The Trump administration’s initiative to reduce the size of the federal workforce has now impacted the Food and Drug Administration (FDA), with recently hired employees responsible for reviewing food ingredients, medical devices, and other products being dismissed.
Probationary employees across the FDA received termination notices on Saturday evening, according to three FDA staffers who spoke to The Associated Press on the condition of anonymity because they were not authorized to discuss the matter publicly.
The exact number of eliminated positions remained unclear as of Sunday. However, the terminations appeared to primarily affect staff in the agency’s centers for food, medical devices, and tobacco products, including those responsible for overseeing electronic cigarettes. It was uncertain whether employees involved in drug reviews were exempt from the layoffs.
On Friday, some officials anticipated that the U.S. Department of Health and Human Services (HHS) would terminate 5,200 probationary employees across its agencies, based on an audio recording from a National Institutes of Health (NIH) department meeting. HHS supervises various agencies, including the NIH, FDA, and the Centers for Disease Control and Prevention (CDC).
According to sources who spoke anonymously with the AP on Friday, nearly 1,300 probationary employees at the CDC were expected to be laid off. However, as of early Sunday afternoon, approximately 700 employees had received termination notices, according to three people familiar with the matter. They noted that none of the CDC layoffs affected young doctors and researchers working in the Epidemic Intelligence Service, which tracks diseases.
The FDA, headquartered in the Maryland suburbs outside Washington, employs nearly 20,000 people. The agency has long been a target of newly sworn-in Health Secretary Robert Kennedy Jr., who previously accused the FDA of waging a “war on public health” by failing to approve unproven treatments, including psychedelics, stem cells, and chelation therapy.
Kennedy has also advocated for banning thousands of chemicals and artificial colorings from U.S. foods. However, the FDA layoffs include staff responsible for reviewing the safety of new food additives and ingredients, according to an FDA staffer familiar with the situation.
A spokesperson for HHS did not immediately respond to a request for comment on Sunday afternoon.
Nearly half of the FDA’s $6.9 billion budget is funded by fees paid by the companies it regulates, such as pharmaceutical and medical device manufacturers. These fees allow the agency to employ additional scientists to expedite product reviews. Consequently, eliminating these positions will not contribute to reducing government spending.

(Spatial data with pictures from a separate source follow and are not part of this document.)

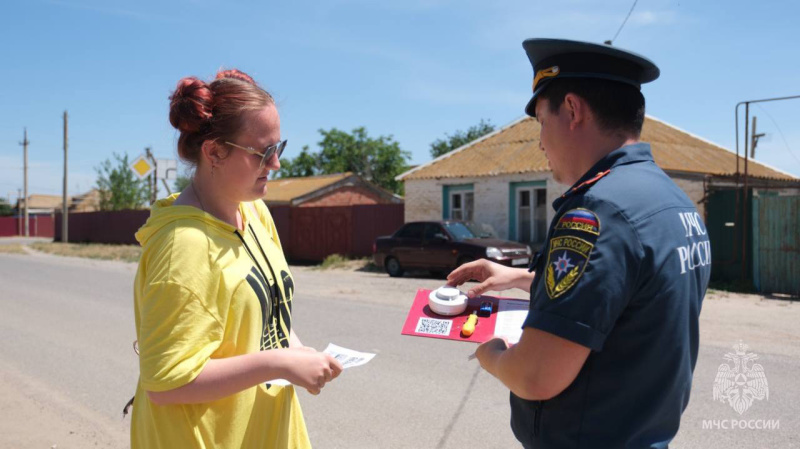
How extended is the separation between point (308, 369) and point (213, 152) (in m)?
0.69

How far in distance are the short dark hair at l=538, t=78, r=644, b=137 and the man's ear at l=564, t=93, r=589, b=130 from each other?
0.5 inches

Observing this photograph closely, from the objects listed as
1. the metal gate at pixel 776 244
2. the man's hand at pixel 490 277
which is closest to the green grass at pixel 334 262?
the metal gate at pixel 776 244

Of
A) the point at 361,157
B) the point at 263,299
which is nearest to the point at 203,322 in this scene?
the point at 263,299

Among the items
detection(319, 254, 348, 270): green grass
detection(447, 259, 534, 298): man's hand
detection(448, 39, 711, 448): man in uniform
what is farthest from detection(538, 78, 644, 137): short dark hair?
detection(319, 254, 348, 270): green grass

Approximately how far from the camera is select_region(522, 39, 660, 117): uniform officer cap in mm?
1542

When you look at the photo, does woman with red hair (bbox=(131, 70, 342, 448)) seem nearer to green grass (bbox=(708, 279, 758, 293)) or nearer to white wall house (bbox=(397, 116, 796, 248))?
green grass (bbox=(708, 279, 758, 293))

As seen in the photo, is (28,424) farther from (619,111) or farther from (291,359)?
(619,111)

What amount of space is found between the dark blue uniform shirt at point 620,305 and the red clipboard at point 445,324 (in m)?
0.45

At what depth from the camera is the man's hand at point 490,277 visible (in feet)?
7.08

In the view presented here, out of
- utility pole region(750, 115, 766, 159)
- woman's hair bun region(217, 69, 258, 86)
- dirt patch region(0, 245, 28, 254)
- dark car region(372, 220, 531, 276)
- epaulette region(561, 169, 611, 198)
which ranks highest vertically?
utility pole region(750, 115, 766, 159)

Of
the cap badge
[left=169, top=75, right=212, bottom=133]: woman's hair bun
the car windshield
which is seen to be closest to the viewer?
the cap badge

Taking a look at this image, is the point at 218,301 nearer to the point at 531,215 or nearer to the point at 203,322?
the point at 203,322

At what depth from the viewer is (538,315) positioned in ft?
4.53

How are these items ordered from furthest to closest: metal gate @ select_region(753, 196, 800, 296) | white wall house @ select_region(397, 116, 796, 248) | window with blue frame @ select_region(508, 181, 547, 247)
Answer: window with blue frame @ select_region(508, 181, 547, 247)
white wall house @ select_region(397, 116, 796, 248)
metal gate @ select_region(753, 196, 800, 296)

A former FDA official warned that cutting recent hires could be counterproductive, as it would remove younger staff members with more up-to-date technical expertise. The FDA workforce is largely composed of older employees who have spent one or two decades at the agency. Additionally, a 2022 report from the Government Accountability Office highlighted the FDA’s historical difficulties in recruiting and retaining talent, largely due to better pay in the private sector.
“You want to bring in new blood,” said Peter Pitts, a former FDA associate commissioner under President George W. Bush. “You want people with new ideas, greater enthusiasm, and the latest thinking in terms of technology.”

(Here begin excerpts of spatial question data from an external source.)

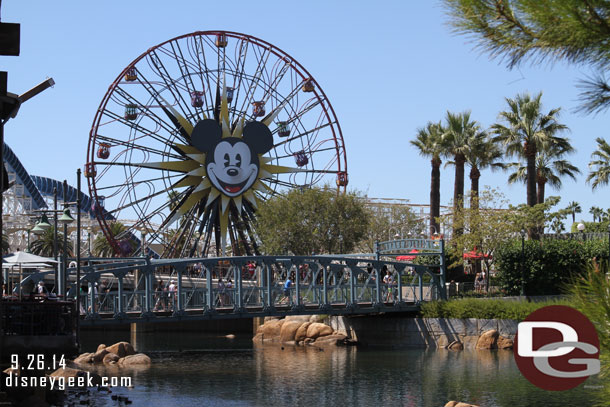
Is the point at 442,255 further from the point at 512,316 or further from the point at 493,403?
the point at 493,403

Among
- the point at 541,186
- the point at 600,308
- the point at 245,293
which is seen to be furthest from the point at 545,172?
the point at 600,308

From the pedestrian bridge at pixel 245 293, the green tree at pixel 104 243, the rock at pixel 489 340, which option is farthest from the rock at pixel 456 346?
the green tree at pixel 104 243

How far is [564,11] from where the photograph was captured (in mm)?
9820

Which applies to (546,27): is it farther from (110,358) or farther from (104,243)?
(104,243)

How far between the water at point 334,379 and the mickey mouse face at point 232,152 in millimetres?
12953

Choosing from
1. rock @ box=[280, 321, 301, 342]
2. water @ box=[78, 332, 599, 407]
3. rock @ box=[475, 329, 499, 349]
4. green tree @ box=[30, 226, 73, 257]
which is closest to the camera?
water @ box=[78, 332, 599, 407]

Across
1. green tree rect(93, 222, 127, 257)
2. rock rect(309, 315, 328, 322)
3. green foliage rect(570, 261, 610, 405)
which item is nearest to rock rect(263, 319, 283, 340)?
rock rect(309, 315, 328, 322)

Mitch Zeller, former FDA director for tobacco, criticized the terminations, saying they were designed to “demoralize and undermine the spirit of the federal workforce.”
“The combined effect of what they’re trying to do is going to destroy the ability to recruit and retain talent,” Zeller said.

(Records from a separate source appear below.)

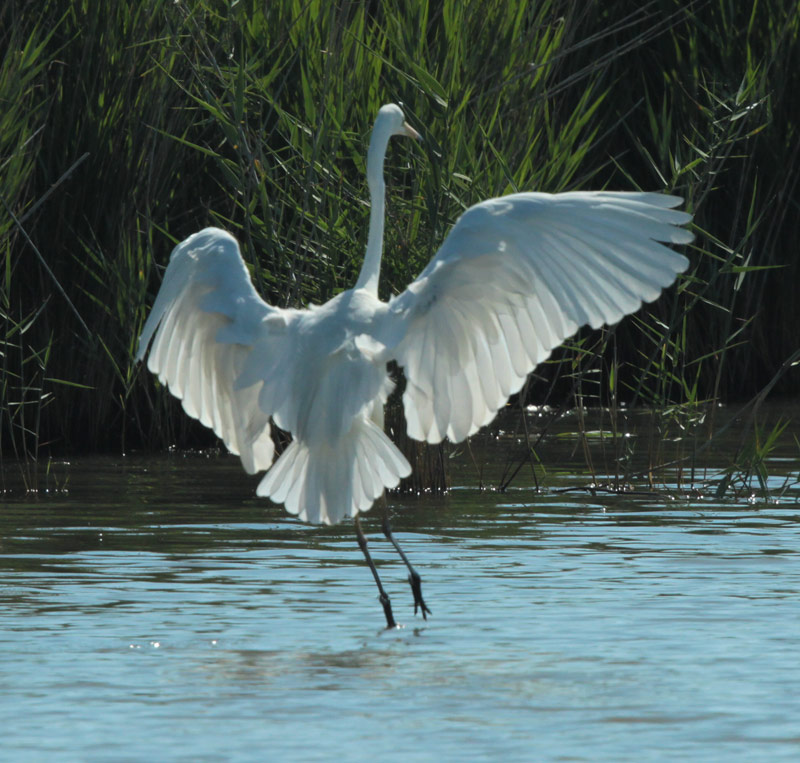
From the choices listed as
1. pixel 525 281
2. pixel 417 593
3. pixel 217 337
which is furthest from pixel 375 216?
pixel 417 593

The FDA’s inspection team has been under increasing pressure in recent years, especially following a wave of departures during the COVID-19 pandemic. Many of the agency’s current inspectors are recent hires, but it was unclear whether they were affected by the layoffs.
FDA inspectors oversee thousands of food, drug, tobacco, and medical device facilities worldwide. However, the AP reported last year that the agency was dealing with a backlog of around 2,000 uninspected drug manufacturing facilities that had not been visited since before the pandemic.
The agency’s inspection team has also faced criticism for failing to act quickly on recent safety concerns related to infant formula, baby food, and eyedrops.